Rieux's asthma patient has chosen to mark time by counting peas from one pan into another at a firmly regulated speed. This image is strongly reminiscent of Tarrou's suggested methods to avoid wasting time. He speculated that constant awareness of time via tedious, complicated, or frustrating routines would prevent an individual from wasting time. However, his suggestions were merely forms of filling time with unpleasant activities rather than pleasurable ones. Such activities are merely cultivated "habits." Tarrou now realizes this because he considers the asthma patient's method for marking time a meaningless, time-wasting "habit." Even though the asthma patient decided that he had worked enough, he still does not make any meaningful use of his time. He exchanged the habit of work for a different way of marking time.

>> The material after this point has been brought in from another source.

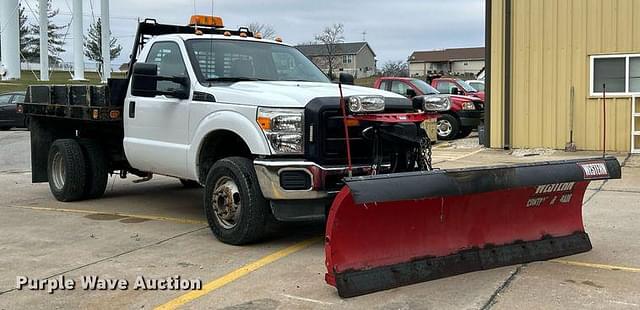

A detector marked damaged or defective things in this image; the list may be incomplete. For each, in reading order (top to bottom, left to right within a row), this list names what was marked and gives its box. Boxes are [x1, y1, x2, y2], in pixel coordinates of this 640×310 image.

asphalt crack [0, 225, 208, 296]
asphalt crack [480, 264, 524, 310]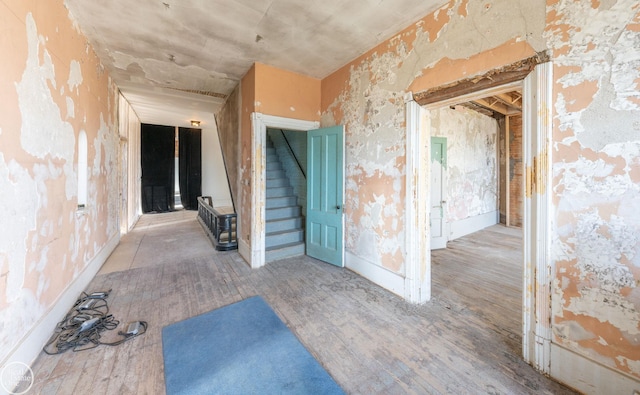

Grand desire to write a flawless manuscript may be admirable, but it is also debilitating. A flawless manuscript is an ideal, but it is also impossible. To write a flawless manuscript would be akin, then, with curing the plague. Neither is possible. Camus thus outlines the inverse of the habitual daily routines that take up the days of most of the inhabitants of Oran: a complete lack of action because of an understanding that the ideal can never be attained. Both ways of being are ultimately isolating and stultifying; both are meaningless. As the plague progresses, though, and Grand begins to try to help fight the disease, a third option for facing the meaninglessness of life appears: acknowledge the absurd impossibility of winning the struggle for the ideal, and then struggle anyway; only in such a knowing, futile structure can an individual carve out both self-meaning and community.